§ **Task objective**: Please copy out the lines in the items below, starting at the line containing "Taking in this scene, examining the items" and ending at the line containing "which is furthest from [149,229]?", with both of those lines included.

──────────────────────────────

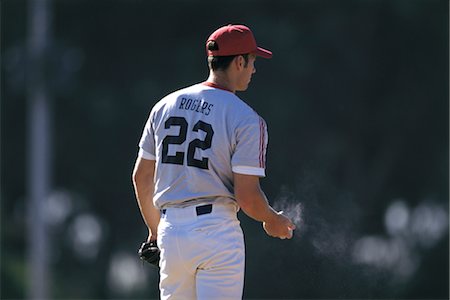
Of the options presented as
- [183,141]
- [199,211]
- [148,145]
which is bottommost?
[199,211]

──────────────────────────────

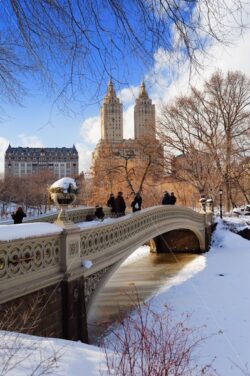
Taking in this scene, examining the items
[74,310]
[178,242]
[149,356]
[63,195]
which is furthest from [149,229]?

──────────────────────────────

§ **Response for this exercise**:
Taking in this scene, examining the items
[74,310]
[178,242]
[149,356]
[63,195]
which is furthest from [149,229]?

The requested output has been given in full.